===== Entries =====

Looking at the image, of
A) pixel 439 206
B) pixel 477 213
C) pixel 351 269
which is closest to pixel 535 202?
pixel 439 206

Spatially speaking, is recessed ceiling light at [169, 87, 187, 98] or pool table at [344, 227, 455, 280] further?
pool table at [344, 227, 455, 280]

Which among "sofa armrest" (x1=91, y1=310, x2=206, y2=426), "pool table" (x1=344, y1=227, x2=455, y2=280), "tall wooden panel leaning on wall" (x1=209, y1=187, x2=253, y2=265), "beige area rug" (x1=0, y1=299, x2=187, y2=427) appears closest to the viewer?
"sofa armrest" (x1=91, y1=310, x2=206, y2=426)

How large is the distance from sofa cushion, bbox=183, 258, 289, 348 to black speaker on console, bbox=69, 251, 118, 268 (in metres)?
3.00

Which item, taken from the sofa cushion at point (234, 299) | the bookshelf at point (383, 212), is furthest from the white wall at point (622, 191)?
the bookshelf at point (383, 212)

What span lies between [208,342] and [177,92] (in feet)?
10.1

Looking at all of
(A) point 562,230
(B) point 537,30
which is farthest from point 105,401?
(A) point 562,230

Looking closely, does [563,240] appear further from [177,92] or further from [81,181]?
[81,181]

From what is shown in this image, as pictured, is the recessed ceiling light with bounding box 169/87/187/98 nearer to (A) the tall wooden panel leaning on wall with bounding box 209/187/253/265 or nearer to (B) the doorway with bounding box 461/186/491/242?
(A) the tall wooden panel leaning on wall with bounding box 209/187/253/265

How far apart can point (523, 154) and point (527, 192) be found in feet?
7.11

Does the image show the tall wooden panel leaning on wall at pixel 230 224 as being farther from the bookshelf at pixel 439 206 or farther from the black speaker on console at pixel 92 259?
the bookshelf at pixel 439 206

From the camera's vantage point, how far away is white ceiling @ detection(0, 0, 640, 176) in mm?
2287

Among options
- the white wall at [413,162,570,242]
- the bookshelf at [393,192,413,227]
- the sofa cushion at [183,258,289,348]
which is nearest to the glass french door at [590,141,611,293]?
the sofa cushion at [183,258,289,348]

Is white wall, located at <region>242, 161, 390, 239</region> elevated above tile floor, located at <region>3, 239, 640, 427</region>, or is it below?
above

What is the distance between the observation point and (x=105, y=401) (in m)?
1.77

=====
===== Entries =====

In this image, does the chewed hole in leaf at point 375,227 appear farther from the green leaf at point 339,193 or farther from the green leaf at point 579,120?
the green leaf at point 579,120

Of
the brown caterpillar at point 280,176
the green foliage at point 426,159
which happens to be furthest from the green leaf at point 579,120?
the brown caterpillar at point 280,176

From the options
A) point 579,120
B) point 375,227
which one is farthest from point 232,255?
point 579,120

=====
===== Entries =====

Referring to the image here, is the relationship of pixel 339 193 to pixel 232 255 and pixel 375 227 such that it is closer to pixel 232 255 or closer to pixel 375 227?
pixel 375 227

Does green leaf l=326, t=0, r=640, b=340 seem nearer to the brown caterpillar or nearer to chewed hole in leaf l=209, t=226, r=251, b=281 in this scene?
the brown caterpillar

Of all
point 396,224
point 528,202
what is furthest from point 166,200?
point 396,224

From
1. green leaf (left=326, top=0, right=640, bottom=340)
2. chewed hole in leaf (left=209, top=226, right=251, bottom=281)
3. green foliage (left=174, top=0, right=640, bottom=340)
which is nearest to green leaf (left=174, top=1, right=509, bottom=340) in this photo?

=====

◆ Given exercise
Write out, unchanged, everything in the data from the line containing "Referring to the" down to the line containing "which is nearest to green", with both of those lines included.

◆ Result of this task
Referring to the image here, is the relationship of pixel 339 193 to pixel 232 255 and pixel 375 227 such that it is closer to pixel 232 255 or closer to pixel 375 227?
pixel 375 227

Does green leaf l=326, t=0, r=640, b=340 seem nearer to the brown caterpillar or nearer to chewed hole in leaf l=209, t=226, r=251, b=281 in this scene?
the brown caterpillar

Of all
point 396,224
point 528,202
what is furthest from point 166,200?
point 396,224

From
1. green leaf (left=326, top=0, right=640, bottom=340)
2. chewed hole in leaf (left=209, top=226, right=251, bottom=281)
3. green foliage (left=174, top=0, right=640, bottom=340)
which is nearest to green leaf (left=174, top=1, right=509, bottom=340) in this photo?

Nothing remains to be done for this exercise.